→ TASK PROMPT: Lines from the one containing "El Poder De" through the final line of the records below are needed, copied exactly, with no pictures.
----------
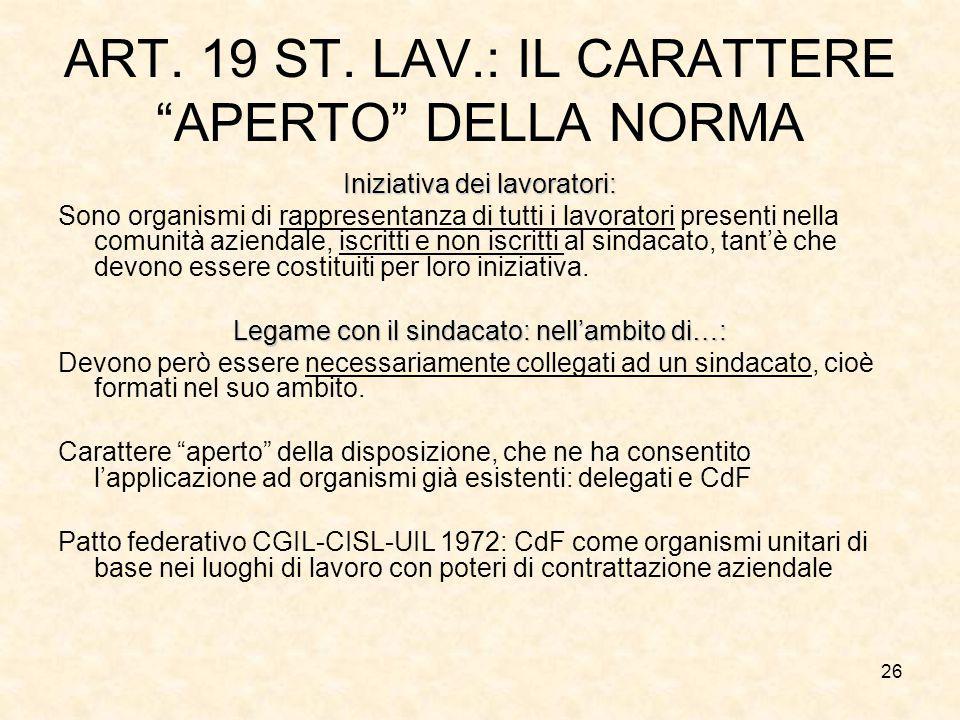 """26 ART. 19 ST. LAV.: IL CARATTERE """"APERTO"""" DELLA NORMA Iniziativa dei lavoratori: Sono organismi di rappresentanza di tutti i lavoratori presenti nell"""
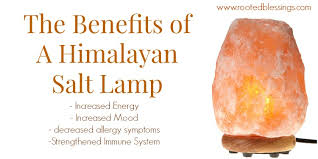 Benefits Of Himalayan Salt Lamps Gorgeous Benefits Of A Himalayan Salt Lamp Rooted Blessings
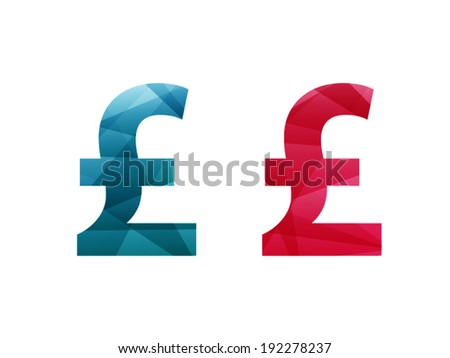 Colorful shiny geometric blue and red pound currency sign icon badge banner. Vector graphic illustration template. Isolated on white background. - stock vector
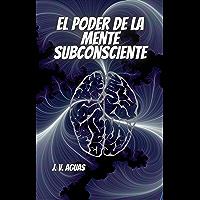 El Poder De La Mente Subconsciente: Todo esta en la mente - Libro de Autoayuda - Desarrollo Personal - Motivacion…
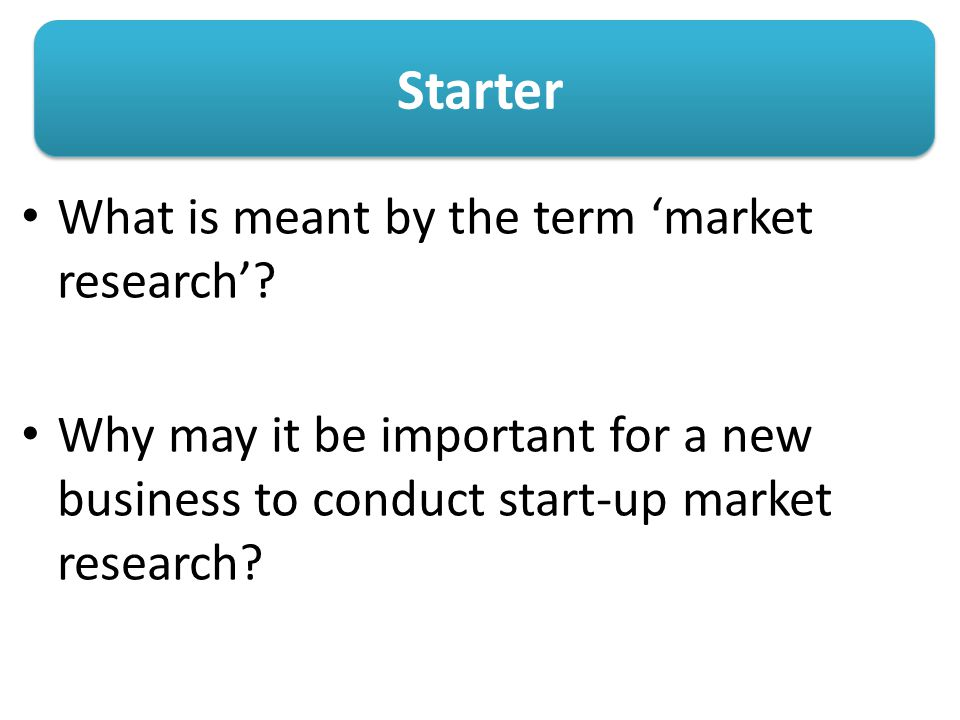 Starter What is meant by the term 'market research'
----------
→ RESULT FOR THIS EXERCISE:
 El Poder De La Mente Subconsciente: Todo esta en la mente - Libro de Autoayuda - Desarrollo Personal - Motivacion…
 Starter What is meant by the term 'market research'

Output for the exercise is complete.